Las universidades actuales habrán de agruparse según dimensiones como historia, propósitos, vínculos, logros en investigación y preocupación por la inclusión de jóvenes vulnerables.
por Ennio Vivaldi – 14/02/2015
DISCUTIR una nueva ley para la educación superior a 34 años de la promulgación de la Ley General de Universidades, invita a conversar sobre los valores y procedimientos con cuya impronta se quisiera caracterizar a la actividad universitaria y a la sociedad chilena. Si por fin se ha de modificar el sistema de universidades establecido en 1981, habrá que evaluar sus premisas, ejemplo extremo de imposición de una convicción ideológica, y sus resultados.
La deificación de la idea de instituciones y personas compitiendo en pos de su propia conveniencia, definió en 1981 un nuevo ordenamiento universitario. Una prevista gran expansión de la matrícula se ejecutaría a través de nuevas instituciones de educación superior que se constituirían en un mercado. Los jóvenes se concibieron como un contingente deseoso de invertir dinero en su educación con miras a un mejor estándar de vida posterior. Las universidades habrían de rivalizar por más y mejores alumnos, y la función docente -incluso en las universidades estatales- se pagaría con los aranceles cobrados a los estudiantes.
Así, las universidades estatales lo seguirían siendo sólo en el espíritu de sus propias comunidades, pues en sus interacciones financieras funcionarían como privadas. La miopía reduccionista no quiso ver la obvia multidimensionalidad de la vida universitaria y el peso de factores como tradición, historia, compromiso e identidad.

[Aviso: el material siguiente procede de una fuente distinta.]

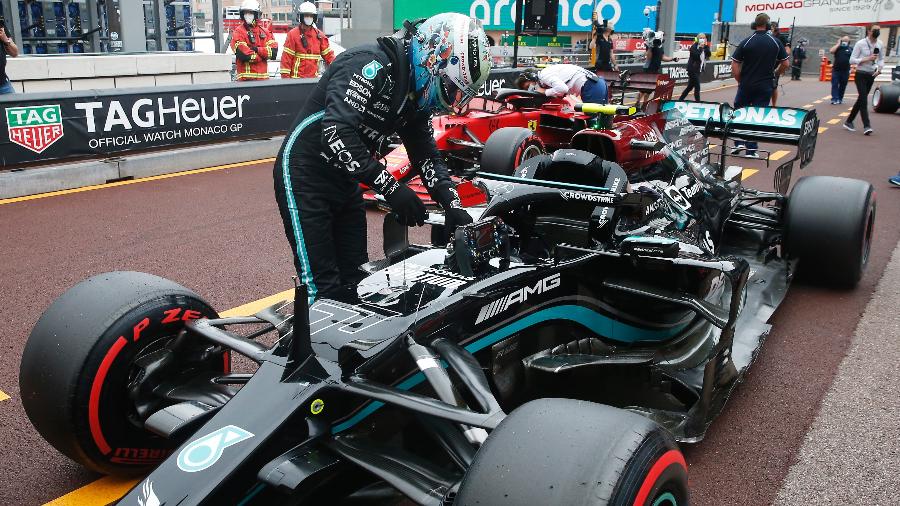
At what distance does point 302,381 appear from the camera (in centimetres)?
269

Hoy queremos discutir y concordar responsablemente una nueva legislación. Lo primero será definir qué es una universidad en términos de su tarea académica expresada en docencia de pre y postgrado, investigación, extensión y vinculación con la sociedad. Las universidades actuales habrán de agruparse según dimensiones tales como historia, propósitos, vínculos, dependencias, logros en investigación, génesis de gobernanza y preocupación por la inclusión de jóvenes vulnerables.

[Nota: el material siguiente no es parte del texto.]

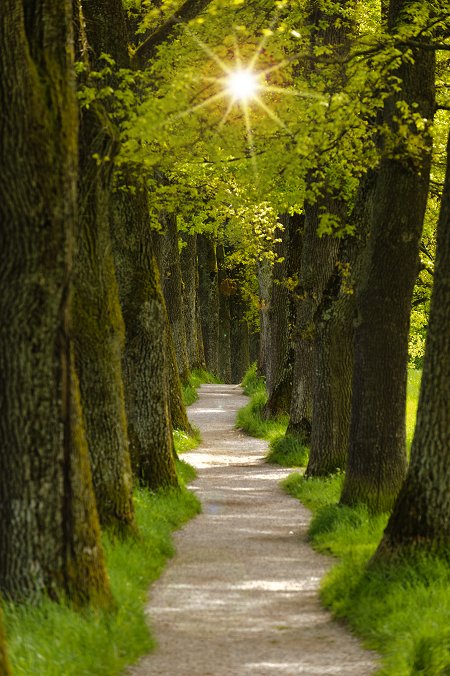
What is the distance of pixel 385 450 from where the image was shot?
1418cm

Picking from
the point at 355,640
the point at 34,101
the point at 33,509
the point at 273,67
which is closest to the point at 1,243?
the point at 34,101

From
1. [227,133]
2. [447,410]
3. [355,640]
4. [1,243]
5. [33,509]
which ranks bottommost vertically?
[355,640]

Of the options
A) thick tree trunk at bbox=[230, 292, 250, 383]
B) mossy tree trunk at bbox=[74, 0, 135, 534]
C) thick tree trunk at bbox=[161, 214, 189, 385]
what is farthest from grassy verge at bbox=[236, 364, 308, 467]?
thick tree trunk at bbox=[230, 292, 250, 383]

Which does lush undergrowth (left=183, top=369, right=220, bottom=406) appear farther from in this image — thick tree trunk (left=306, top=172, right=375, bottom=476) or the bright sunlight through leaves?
the bright sunlight through leaves

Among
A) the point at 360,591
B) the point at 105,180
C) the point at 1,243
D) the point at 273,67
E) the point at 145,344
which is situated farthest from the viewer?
the point at 145,344

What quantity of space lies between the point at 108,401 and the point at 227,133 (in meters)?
3.37

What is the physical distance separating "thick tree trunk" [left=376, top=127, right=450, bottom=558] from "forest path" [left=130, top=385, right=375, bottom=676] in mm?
1124

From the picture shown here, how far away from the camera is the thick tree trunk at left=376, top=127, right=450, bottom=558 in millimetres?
9977

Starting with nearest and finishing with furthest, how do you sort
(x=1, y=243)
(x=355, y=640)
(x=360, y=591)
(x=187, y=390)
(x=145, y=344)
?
(x=1, y=243) < (x=355, y=640) < (x=360, y=591) < (x=145, y=344) < (x=187, y=390)

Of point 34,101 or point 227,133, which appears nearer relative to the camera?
point 34,101

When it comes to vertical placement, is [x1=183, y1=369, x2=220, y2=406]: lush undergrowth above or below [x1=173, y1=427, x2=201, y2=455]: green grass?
above

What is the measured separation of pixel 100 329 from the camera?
11672 mm

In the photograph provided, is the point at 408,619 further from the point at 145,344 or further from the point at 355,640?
the point at 145,344

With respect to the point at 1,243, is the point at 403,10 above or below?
above
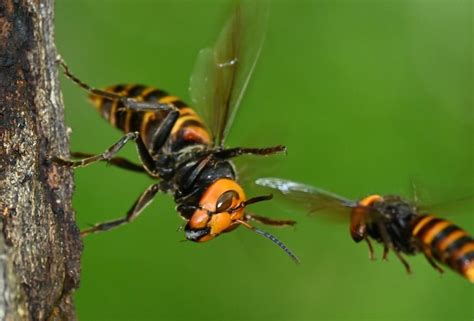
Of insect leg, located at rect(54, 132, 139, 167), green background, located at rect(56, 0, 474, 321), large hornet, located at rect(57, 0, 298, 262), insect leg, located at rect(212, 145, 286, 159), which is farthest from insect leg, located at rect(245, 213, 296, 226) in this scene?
green background, located at rect(56, 0, 474, 321)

En todo el mundo, un grupo nítidamente definido es el de las universidades estatales, clave para el desarrollo social y económico de cualquier país, y con el deber de jugar un rol integrador, respetuoso de la diversidad y activamente incluyente. En todo el mundo son gratuitas o de arancel comparativamente bajo, preocupándose el Estado de manera prioritaria por su desarrollo. El Estado contribuirá también al financiamiento de las universidades privadas, conforme a los intereses de la nación. En investigación y docencia se habrá de continuar con concursos competitivos en que participen todas las universidades, a la vez que se fomentarán la interacción cooperativa entre ellas y la transdisciplinariedad. Muy especialmente, las universidades estatales deberán fortalecerse y articularse como un sistema interactivo en docencia, formación de postgrado, investigación y extensión. El Estado deberá comprometerse con inversiones de infraestructura y crecimiento de la matrícula.
La evaluación de calidad de las universidades habrá de compatibilizar la exigencia del carácter universal del conocimiento con su pertinencia a nuestra realidad nacional.

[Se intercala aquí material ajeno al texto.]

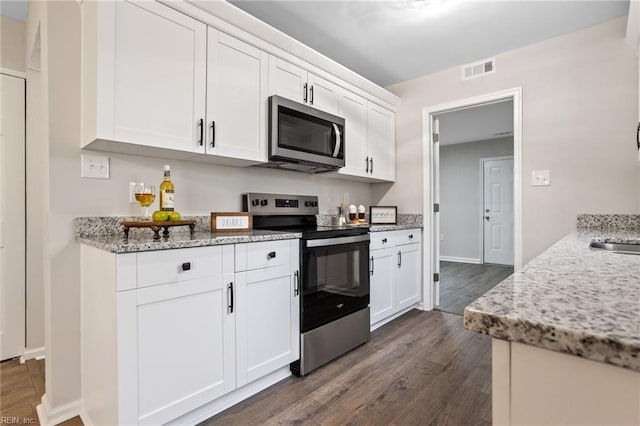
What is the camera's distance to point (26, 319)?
238 centimetres

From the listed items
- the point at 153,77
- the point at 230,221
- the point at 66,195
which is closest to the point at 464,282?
the point at 230,221

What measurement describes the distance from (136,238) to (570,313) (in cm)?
177

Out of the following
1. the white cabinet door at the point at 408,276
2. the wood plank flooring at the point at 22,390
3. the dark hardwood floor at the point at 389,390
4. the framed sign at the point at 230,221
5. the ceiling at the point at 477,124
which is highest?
the ceiling at the point at 477,124

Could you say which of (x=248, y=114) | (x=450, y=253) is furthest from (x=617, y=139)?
(x=450, y=253)

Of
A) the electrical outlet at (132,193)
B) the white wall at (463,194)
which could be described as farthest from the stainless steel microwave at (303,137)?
the white wall at (463,194)

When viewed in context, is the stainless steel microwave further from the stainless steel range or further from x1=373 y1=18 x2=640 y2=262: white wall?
x1=373 y1=18 x2=640 y2=262: white wall

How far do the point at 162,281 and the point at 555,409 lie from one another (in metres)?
1.42

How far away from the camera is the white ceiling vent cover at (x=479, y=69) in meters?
2.97

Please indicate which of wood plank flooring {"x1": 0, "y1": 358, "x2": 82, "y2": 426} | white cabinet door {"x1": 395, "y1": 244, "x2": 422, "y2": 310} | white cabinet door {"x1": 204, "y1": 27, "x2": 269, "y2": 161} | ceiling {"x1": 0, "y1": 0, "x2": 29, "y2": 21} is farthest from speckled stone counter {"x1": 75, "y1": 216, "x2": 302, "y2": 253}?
ceiling {"x1": 0, "y1": 0, "x2": 29, "y2": 21}

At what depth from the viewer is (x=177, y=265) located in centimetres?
148

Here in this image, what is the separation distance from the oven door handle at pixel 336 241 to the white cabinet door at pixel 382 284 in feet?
0.92

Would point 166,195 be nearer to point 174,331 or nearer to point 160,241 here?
point 160,241

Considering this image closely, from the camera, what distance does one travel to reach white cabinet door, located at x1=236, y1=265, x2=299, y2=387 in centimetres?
175

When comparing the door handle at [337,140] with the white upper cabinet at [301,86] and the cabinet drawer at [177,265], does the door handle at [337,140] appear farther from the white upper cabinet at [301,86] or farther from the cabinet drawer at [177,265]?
the cabinet drawer at [177,265]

El acceso a la universidad deberá promover la inclusión de jóvenes vulnerables. Los datos de ingreso indican que la política universitaria impuesta en Chile en 1981, centrada en el individuo, falló en lo más fundamental de ese enfoque: otorgar a cada individuo una oportunidad real de desarrollarse. Eso debe corregirse. Pero también el momento actual nos demanda complementar ese enfoque con el de pertenencia a una sociedad cohesionada. Es el país entero el beneficiado por lo que ocurra con las universidades, por la calidad formativa y el compromiso social de sus egresados, por la pertinencia y productividad de la investigación que realizan, por el impacto cultural de sus tareas de extensión.